Riled up and inspired by the postings on the recent article in the Chronicle, Bloggers Need Not Apply, I've decided to take the plunge and get serious about keeping a blog. I've had students in multiple courses keep blogs as part of their participation, so it only seems fitting that I as well venture into this territory in a more committed way.
Recent events that have caught my attention include the recent online/offline discussions about blogs and the way they mesh personal and professional lives. I'm thinking specifically of the recent article in the New York Times in which the writer describes her discomfort with her nanny's blogging activity (and the, um, rebuttal here) as well as the recent discussions in the Chronicle.
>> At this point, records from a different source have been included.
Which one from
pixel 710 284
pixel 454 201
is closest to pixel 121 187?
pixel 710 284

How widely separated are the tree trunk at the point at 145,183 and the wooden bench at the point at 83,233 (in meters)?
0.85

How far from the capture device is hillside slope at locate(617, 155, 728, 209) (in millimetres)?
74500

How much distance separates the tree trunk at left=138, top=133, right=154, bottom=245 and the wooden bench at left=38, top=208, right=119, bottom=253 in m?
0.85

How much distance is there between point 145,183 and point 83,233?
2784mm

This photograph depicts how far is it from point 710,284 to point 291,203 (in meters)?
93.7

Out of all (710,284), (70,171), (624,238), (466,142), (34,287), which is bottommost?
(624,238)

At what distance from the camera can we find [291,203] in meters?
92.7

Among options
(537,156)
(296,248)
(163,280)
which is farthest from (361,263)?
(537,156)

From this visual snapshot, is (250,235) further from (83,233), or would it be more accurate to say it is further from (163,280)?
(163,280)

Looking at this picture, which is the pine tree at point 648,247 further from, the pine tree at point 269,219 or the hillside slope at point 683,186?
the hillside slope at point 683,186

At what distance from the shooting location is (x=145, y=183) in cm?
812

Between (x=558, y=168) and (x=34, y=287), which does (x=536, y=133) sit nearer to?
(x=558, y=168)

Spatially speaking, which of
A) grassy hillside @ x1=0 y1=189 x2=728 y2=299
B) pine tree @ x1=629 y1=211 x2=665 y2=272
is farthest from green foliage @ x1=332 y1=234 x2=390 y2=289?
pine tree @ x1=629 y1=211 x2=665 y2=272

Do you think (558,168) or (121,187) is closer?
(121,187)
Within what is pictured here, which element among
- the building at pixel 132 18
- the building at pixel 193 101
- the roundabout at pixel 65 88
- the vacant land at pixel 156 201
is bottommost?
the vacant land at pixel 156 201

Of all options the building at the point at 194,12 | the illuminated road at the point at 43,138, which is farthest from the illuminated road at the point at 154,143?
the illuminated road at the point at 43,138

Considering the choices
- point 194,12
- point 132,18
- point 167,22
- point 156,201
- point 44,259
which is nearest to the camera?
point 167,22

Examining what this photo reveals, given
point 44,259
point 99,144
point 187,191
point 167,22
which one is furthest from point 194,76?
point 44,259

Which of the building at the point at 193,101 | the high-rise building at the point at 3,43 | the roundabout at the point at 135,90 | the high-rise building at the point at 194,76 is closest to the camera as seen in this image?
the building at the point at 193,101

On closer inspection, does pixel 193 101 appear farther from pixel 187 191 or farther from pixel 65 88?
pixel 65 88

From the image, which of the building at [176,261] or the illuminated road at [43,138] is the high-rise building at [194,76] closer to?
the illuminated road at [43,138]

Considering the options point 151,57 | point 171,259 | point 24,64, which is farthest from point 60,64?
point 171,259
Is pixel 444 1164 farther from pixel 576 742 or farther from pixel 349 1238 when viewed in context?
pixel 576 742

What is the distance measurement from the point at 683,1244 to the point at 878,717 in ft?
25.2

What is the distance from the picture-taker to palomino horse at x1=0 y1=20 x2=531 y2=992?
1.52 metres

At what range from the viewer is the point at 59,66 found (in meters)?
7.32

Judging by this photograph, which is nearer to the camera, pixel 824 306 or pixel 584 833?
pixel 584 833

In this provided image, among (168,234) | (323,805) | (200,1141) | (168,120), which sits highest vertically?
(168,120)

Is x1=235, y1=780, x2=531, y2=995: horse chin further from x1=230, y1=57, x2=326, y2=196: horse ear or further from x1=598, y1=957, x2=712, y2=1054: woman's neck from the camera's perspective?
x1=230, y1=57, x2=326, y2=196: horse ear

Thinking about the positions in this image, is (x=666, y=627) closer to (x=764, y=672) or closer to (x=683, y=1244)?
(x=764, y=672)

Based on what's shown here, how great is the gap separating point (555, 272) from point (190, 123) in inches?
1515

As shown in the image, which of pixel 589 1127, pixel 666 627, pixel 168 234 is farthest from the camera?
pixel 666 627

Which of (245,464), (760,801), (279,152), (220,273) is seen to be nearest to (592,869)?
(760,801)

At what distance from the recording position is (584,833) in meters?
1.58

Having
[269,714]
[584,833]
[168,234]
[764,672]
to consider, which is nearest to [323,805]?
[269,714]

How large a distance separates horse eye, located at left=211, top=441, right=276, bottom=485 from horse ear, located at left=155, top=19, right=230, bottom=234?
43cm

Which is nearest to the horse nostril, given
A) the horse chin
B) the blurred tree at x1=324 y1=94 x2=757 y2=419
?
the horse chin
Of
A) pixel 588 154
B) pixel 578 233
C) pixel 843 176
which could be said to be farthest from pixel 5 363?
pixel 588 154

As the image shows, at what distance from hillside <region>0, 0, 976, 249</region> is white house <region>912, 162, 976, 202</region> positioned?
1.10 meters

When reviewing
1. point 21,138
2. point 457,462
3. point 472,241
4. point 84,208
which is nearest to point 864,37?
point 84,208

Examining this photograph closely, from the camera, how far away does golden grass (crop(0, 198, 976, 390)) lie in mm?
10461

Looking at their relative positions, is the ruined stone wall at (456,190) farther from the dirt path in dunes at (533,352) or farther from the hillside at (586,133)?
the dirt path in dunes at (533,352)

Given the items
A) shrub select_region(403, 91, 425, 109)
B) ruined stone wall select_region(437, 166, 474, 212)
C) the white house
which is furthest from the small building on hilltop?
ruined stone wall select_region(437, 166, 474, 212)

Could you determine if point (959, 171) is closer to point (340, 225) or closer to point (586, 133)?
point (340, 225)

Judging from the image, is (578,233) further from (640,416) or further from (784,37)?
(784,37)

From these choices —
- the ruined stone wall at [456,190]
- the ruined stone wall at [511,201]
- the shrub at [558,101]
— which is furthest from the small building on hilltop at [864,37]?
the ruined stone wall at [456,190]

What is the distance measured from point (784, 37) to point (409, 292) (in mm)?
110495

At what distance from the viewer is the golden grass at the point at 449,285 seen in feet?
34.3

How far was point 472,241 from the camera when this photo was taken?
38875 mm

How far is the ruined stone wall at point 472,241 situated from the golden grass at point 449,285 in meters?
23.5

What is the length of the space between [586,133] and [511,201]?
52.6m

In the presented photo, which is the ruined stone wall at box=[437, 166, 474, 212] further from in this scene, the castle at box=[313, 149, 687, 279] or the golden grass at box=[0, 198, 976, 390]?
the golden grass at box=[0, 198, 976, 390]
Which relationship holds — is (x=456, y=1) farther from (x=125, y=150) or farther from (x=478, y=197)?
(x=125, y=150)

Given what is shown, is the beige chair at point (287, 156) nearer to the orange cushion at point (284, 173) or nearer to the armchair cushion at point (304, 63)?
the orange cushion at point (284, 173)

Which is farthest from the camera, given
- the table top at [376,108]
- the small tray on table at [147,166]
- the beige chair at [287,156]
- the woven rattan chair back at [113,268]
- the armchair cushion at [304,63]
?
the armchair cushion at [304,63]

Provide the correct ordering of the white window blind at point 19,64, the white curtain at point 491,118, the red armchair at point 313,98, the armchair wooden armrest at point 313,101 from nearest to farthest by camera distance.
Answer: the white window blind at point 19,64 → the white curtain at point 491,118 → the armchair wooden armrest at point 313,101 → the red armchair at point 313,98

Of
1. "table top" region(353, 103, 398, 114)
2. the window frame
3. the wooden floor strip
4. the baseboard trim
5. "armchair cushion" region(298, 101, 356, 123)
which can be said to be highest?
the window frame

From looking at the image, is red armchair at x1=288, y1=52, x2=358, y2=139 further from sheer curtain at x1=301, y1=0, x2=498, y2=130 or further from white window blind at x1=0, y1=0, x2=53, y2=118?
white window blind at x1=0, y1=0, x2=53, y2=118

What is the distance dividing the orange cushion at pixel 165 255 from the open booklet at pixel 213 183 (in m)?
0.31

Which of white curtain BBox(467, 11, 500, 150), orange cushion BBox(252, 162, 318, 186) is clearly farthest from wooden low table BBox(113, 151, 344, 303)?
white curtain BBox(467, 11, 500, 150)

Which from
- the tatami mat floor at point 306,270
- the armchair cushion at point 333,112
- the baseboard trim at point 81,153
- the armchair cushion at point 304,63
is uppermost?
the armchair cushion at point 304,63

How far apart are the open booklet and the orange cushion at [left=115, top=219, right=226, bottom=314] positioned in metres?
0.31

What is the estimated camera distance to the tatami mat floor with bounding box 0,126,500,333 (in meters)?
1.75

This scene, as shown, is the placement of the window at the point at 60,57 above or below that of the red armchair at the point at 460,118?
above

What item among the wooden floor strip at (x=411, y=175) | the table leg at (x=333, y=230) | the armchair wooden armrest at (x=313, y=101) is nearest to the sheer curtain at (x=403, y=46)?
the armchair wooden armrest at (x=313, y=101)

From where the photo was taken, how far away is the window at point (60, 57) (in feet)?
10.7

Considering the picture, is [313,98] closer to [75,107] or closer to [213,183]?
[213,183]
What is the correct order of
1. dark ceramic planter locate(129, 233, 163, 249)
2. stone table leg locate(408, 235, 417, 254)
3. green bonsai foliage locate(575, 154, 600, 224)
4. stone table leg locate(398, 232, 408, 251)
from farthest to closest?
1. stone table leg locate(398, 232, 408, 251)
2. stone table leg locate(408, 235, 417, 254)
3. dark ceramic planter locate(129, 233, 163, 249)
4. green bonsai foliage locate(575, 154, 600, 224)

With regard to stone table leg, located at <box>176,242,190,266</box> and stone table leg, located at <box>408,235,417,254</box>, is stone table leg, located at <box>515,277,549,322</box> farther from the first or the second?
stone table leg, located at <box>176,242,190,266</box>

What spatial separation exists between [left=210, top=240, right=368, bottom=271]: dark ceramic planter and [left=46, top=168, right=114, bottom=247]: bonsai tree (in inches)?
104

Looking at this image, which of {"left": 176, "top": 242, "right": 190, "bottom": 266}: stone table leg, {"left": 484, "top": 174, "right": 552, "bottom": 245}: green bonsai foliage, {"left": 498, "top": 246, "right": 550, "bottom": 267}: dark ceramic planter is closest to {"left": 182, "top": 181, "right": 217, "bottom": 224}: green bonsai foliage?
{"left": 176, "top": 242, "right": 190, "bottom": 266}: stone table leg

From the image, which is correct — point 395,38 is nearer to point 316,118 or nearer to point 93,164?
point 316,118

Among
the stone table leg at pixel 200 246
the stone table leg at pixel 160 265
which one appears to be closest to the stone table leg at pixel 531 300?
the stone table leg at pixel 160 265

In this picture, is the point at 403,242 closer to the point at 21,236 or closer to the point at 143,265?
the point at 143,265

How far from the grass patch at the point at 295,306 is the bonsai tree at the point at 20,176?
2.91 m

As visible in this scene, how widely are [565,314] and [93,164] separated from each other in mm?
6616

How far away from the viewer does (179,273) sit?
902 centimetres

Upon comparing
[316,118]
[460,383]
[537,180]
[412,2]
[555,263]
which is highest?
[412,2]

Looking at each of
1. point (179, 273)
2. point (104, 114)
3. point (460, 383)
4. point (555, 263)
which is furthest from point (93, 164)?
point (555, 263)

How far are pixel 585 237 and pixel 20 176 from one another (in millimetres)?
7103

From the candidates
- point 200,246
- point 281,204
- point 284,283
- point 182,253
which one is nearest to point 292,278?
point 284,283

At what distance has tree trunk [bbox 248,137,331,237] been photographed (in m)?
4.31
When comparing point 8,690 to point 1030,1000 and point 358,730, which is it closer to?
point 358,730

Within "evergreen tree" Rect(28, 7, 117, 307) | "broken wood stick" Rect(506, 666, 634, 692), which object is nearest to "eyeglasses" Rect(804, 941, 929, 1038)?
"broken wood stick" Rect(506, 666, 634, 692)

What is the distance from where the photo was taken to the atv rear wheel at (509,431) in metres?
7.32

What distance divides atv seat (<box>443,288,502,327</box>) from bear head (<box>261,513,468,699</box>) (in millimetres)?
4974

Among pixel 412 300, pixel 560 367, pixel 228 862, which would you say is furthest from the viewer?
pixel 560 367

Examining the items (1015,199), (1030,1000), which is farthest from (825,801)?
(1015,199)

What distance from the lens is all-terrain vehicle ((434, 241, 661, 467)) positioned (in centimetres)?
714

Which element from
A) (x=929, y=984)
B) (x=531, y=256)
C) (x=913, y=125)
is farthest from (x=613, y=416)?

As danah and others have noted, social software tools such as blogs make it easier for us to collapse contexts. Rather than keeping professional activities in one box, and personal aspects in another, everything is available and very, very searchable. When I did my interviews with teleworkers several years ago, I noted that they used ICTs (information and communication technologies) purposely to calibrate the permeability of their home/work boundaries. For instance, they might have a work telephone line and a home line, and adhere to rules about when they answered one or the other.
It seems now with the tools we have today that less calibration and control is possible. If I post something in a newsgroup and ten years later wish I hadn't - too bad. If someone wants to say something unkind about me online, so be it. I suppose there are those who see this transparency as positive, but I'm not completely sold yet.